> Estratto fornito:
↓↓↓

ARTES DICTAMINUM
DICTAMINUM Nel Medioevo l'arte del comporre ebbe per oggetto principale l'epistolografia, e la scuola mirò a rendere il giovane esperto a scrivere lettere. Tutti i precetti dati dagli antichi retori sull'invenzione, la disposizione e l'elocuzione furono applicati e adattati all'epistola. Infatti, nell'antichità classica l'insegnamento letterario ebbe per base l'eloquenza; dopo le prime scuole di grammatica, il giovanetto passava a quelle di retorica, dove apprendeva l'arte oratoria. Però, nei primi secoli dell'era volgare, la lettera, che spesso era indirizzata non a una ma a più persone, venne considerata come un'orazione tenuta a gente lontana. Così l'epistola assunse un colorito oratorio e fu oggetto di speciale trattazione nelle scuole.. Tale tradizione circa la prosa ornata e l'epistolografia si mantenne viva, anche nei secoli più oscuri del Medioevo, nei monasteri benedettini dell'Italia Meridionale. I cenobî di S. Benedetto erano semenzai di vescovi, e fornivano notai e cancellieri alle curie vescovili e alla cancelleria romana. In essi si elaborò un vero corpo di dottrine per addestrare i giovani a usare il latino con una certa abilità artistica, e a scrivere lettere e i varî documenti curiali, che avevano, quasi sempre, forma epistolare. Tale insegnamento dalle scuole monacali passò a quelle dei comuni e alle università, sicché l'arte del comporre venne a basarsi sull'epistolografia. Quest'uso durò nelle scuole fino all'Umanesimo, quando, col risorgere dei metodi classici, si tornò all'eloquenza.

↑↑↑

> Compiti da svolgere:
• 1. Rispondi a queste domande sul testo relativo alle artes dictaminum:
(a) Nell'antichità classica, a quali scuole passava il giovanetto dopo quelle di grammatica?
(b) In quali monasteri si mantenne viva la tradizione della prosa ornata e dell'epistolografia?
(c) Fino a quale periodo durò nelle scuole l'uso di basare l'arte del comporre sull'epistolografia?
• 2. Scrivi il seguito del testo sulle artes dictaminum, a partire dalla sua ultima frase.

> Dati forniti:
↓↓↓

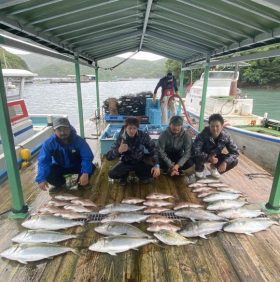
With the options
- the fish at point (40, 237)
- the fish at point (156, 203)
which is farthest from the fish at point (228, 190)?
the fish at point (40, 237)

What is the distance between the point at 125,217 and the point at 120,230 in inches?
11.4

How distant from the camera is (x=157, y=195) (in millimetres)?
3693

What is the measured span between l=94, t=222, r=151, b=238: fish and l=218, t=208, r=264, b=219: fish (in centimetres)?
117

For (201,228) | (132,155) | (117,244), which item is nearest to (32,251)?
(117,244)

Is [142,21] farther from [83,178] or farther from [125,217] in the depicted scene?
[125,217]

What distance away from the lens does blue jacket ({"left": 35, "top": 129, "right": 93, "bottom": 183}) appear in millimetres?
3699

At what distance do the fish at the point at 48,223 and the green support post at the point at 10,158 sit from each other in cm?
33

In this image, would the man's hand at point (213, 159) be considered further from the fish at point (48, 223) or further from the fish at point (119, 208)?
the fish at point (48, 223)

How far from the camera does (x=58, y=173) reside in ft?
12.9

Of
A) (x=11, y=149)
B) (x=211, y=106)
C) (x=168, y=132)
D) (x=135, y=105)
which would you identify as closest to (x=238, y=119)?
(x=211, y=106)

↑↑↑

> Risultati per compito:
• 1.
(a) Alle scuole di retorica, dove apprendeva l'arte oratoria.
(b) Nei monasteri benedettini dell'Italia Meridionale.
(c) Fino all'Umanesimo, quando, col risorgere dei metodi classici, si tornò all'eloquenza.

• 2.
I libri di testo, dove i giovani per quattro secoli, dall'XI al XV, appresero le regole di questa nuova retorica, furono chiamati artes, summae, summolae, formae, rationes, ecc., dictaminum o dictandi; e dictatores furono detti i maestri e le persone esperte in tale arte. Questa denominazione ebbe origine dalla consuetudine che gli antichi avevano di non scrivere da sé le proprie opere, ma di dettarle a segretarî e a notari. Perciò il verbo dictare, fin dai tempi classici, assunse il significato più ampio di comporre, e dictamen divenne sinonimo di prosa elaborata e artistica.
Per molto tempo queste regole furono trasmesse oralmente e il primo a metterle in iscritto par che sia stato Alberico, monaco cassinese, vissuto nella seconda metà del sec. XI. Poi un altro monaco cassinese, Alberto di Mora, che fu cancelliere di Alessandro III e dei suoi successori e quindi papa, col nome di Gregorio VIII, pubblicò un'ars dictandi per uso dei notai di curia.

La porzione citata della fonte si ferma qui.